The 3-carat picture: where the savings become extraordinary
Moving up in size, the price gap between lab and natural becomes genuinely striking. Draco's product table shows a natural 3-carat diamond averaging $25,000 or more in the current market. A legacy lab-diamond retailer, by the same table, prices a 3-carat lab stone at $4,000–$6,000 USD, representing roughly 75–80% savings. Draco's own 3-carat lab stones are listed at $2,477–$2,885 CAD, which the company positions as 40–60% below legacy lab pricing.
That compression matters especially at this size. In mined diamonds, larger stones carry exponentially higher per-carat premiums because of rarity. Lab diamonds do not share that rarity constraint, so the per-carat pricing does not inflate with size at the same rate. A natural 3-carat stone at $25,000 is roughly six times the price of a 1-carat natural diamond; a 3-carat lab stone at legacy retail pricing is approximately four to five times the 1-carat lab price. The premium-per-size relationship is meaningfully different, which means larger lab diamonds represent proportionally greater value relative to their natural equivalents.
The 2-carat midpoint and the 1.5-carat gap
Draco's table gives explicit figures for 2-carat stones: natural diamonds at approximately $12,000 USD, legacy lab retailers at $2,000–$3,500 USD, and Draco's own pricing at $1,685–$2,599 CAD. The 2-carat tier again illustrates the 75–80% savings range versus natural stones, and the same "40–60% less than legacy" claim applies to Draco's own prices relative to the broader market.

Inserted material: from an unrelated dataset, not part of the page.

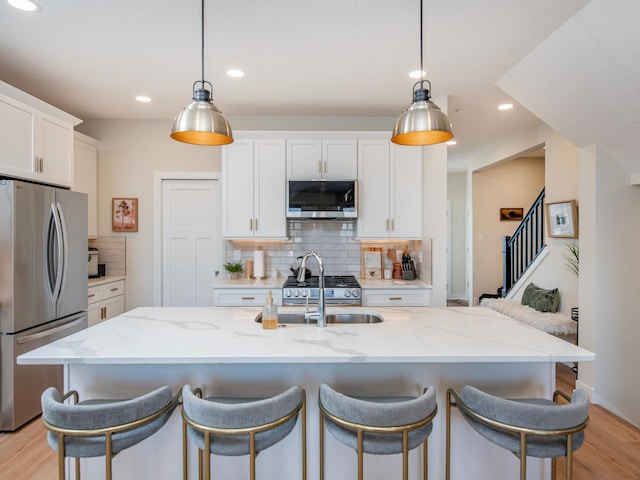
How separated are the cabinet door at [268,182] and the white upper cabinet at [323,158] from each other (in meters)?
0.11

It is worth noting directly: the 1.5-carat size, named in this guide's scope, does not have explicit pricing in any of the source datasets compiled here. Neither Draco's table nor Omjewelsinc's tiering addresses 1.5 carats as a distinct row. TheCaratCut's March 2026 round-brilliant price chart is the most likely published source for a specific 1.5-carat figure, as it covers per-carat band data across sizes, but those numeric bands were not available in the research compiled here. A practical estimate, using Draco's per-carat legacy retail figures as a proxy, would place a 1.5-carat lab stone at a legacy retailer somewhere between the 1-carat and 2-carat bands, roughly $1,500–$2,500 USD for a quality certified stone, but that is interpolation rather than sourced pricing. For a firm number, TheCaratCut's guide is the current market reference.
How to use these numbers when you shop
The rate of price decline has slowed compared to the dramatic drops of 2021 through 2024, according to Draco's market commentary. Buyers who wait are not penalized, but the era of dramatic year-over-year drops has moderated. What that means practically is that the current window reflects a stabilized, lower price floor, not a market still in freefall.
Several benchmarks to hold in your head:
- A 1-carat IGI-certified lab diamond at fair retail should fall between $800 and $2,000 depending on cut and quality. Anything above $3,000 for a 1-carat lab stone demands scrutiny.
- A 3-carat lab diamond at legacy retail pricing between $4,000 and $6,000 is in the expected range; below $4,000 represents genuinely competitive pricing.
- Certification matters to price comparability. Draco's $892 average is explicitly for IGI-certified stones; comparing uncertified prices to certified benchmarks skews the picture.
- Round brilliant cuts carry the highest premium within the lab category, as with natural diamonds, because of cutting precision requirements. If budget is the priority, an oval or cushion in the same carat weight will typically come in lower.
The 250–300% markup that traditional retailers maintained above wholesale during the price-decline years did not disappear when the market softened. Understanding what a stone should cost at every size is still, in 2026, a more valuable piece of knowledge than any particular retailer's promotional framing.